Temperamento clássico dá tom à obra de diretor

INÁCIO ARAUJO
CRÍTICO DA FOLHA

Não há temperamento mais antiglauberiano no cinema novo do que o de Walter Lima Jr., lembra Carlos Alberto Mattos com agudez.
Terá sido por isso que a obra de Walter Lima foi relegada a um respeitoso ostracismo? O Brasil é apreciador de quem fala alto e forte, não importa o que fale. Glauber tinha consciência do que dizia -por mais insano que parecesse-, mas era incapaz de abaixar o tom de seus filmes. Walter Lima também sabe o que diz, mas é incapaz de subi-lo.
Glauber se constitui no protótipo de uma arte barroca, exuberante, excessiva.

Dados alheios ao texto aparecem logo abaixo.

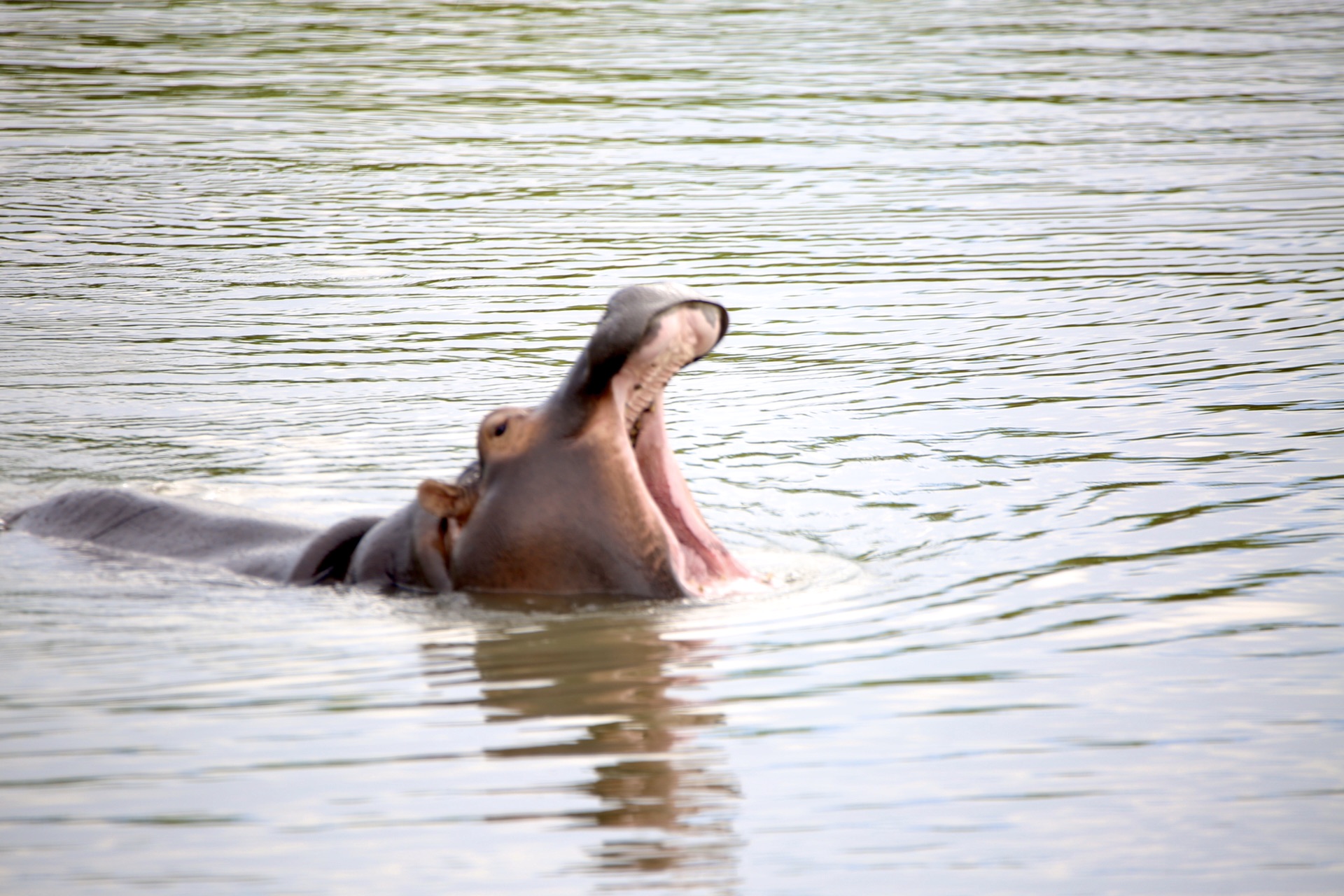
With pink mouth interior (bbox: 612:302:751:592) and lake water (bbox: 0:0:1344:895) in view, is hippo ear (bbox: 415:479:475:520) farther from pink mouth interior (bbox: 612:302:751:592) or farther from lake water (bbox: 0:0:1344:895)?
pink mouth interior (bbox: 612:302:751:592)

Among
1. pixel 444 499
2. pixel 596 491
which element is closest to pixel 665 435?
pixel 596 491

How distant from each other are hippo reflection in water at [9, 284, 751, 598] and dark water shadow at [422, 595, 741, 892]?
0.45 feet

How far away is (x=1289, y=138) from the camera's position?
55.3 feet

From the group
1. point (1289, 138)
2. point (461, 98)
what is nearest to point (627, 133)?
point (461, 98)

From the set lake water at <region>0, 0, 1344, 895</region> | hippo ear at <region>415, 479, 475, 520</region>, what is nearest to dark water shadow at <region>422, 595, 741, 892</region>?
lake water at <region>0, 0, 1344, 895</region>

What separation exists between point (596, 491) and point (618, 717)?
105cm

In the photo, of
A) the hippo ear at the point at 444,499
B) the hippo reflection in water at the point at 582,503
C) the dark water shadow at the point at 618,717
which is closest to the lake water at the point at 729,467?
the dark water shadow at the point at 618,717

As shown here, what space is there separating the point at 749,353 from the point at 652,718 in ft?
18.7

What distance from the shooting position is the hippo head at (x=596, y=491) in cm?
564

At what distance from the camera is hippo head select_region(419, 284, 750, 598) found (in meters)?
5.64

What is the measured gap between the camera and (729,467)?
8.17 meters

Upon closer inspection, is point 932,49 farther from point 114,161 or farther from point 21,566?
point 21,566

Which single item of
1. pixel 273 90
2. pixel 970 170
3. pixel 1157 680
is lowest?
pixel 1157 680

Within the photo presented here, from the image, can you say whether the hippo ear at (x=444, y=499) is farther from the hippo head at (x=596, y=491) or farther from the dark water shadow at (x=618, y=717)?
the dark water shadow at (x=618, y=717)
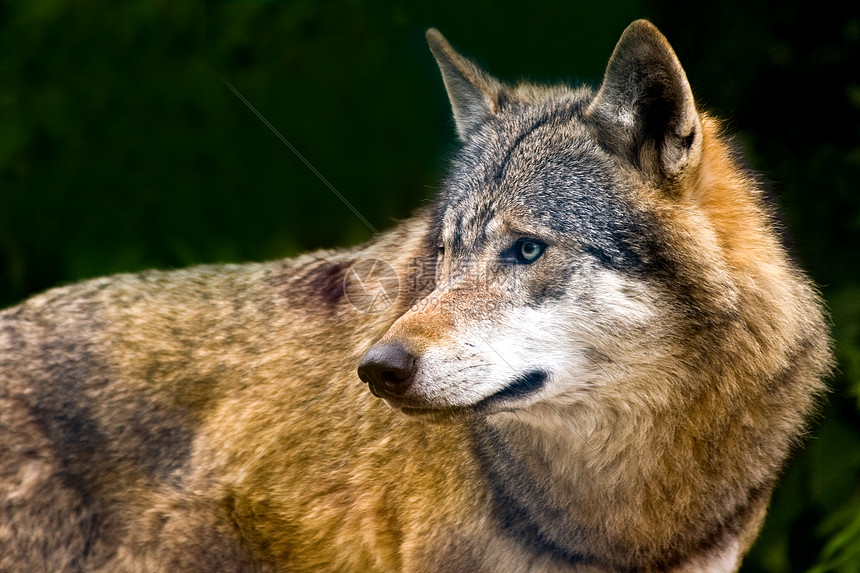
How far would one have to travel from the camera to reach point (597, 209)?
2.87 m

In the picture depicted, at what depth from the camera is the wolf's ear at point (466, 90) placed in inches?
128

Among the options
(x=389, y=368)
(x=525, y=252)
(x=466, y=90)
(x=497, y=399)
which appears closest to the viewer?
(x=389, y=368)

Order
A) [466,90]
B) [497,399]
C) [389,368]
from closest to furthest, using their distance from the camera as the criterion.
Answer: [389,368] < [497,399] < [466,90]

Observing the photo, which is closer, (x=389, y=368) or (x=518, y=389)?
(x=389, y=368)

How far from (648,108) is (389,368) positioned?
1.11 meters

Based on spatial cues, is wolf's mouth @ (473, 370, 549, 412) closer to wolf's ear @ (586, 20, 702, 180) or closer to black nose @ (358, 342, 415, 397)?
black nose @ (358, 342, 415, 397)

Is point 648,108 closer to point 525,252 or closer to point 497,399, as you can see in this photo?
point 525,252

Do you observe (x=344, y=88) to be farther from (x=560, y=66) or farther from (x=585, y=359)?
(x=585, y=359)

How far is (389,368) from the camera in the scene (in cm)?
255

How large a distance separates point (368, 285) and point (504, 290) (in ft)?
2.89

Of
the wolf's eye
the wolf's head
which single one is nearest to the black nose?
the wolf's head

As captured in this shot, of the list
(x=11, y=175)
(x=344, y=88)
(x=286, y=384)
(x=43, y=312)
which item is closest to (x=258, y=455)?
(x=286, y=384)

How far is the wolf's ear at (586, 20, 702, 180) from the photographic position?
8.61ft

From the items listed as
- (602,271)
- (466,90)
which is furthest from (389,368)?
(466,90)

Walter Lima é possuidor de um temperamento clássico, e seus filmes são marcados pela limpidez, pela ausência de sobressaltos, por uma fluência doce e regular.
Desde "Menino de Engenho" (1965), sua obra se propõe como um diálogo com os filmes recentes: ao adaptar o romance de José Lins do Rego, Lima Jr. buscava ostensivamente dialogar com um público amplo, rompendo com a idéia de que cinema novo era sinônimo de cinema antipopular, mas sem fazer por isso nenhuma concessão.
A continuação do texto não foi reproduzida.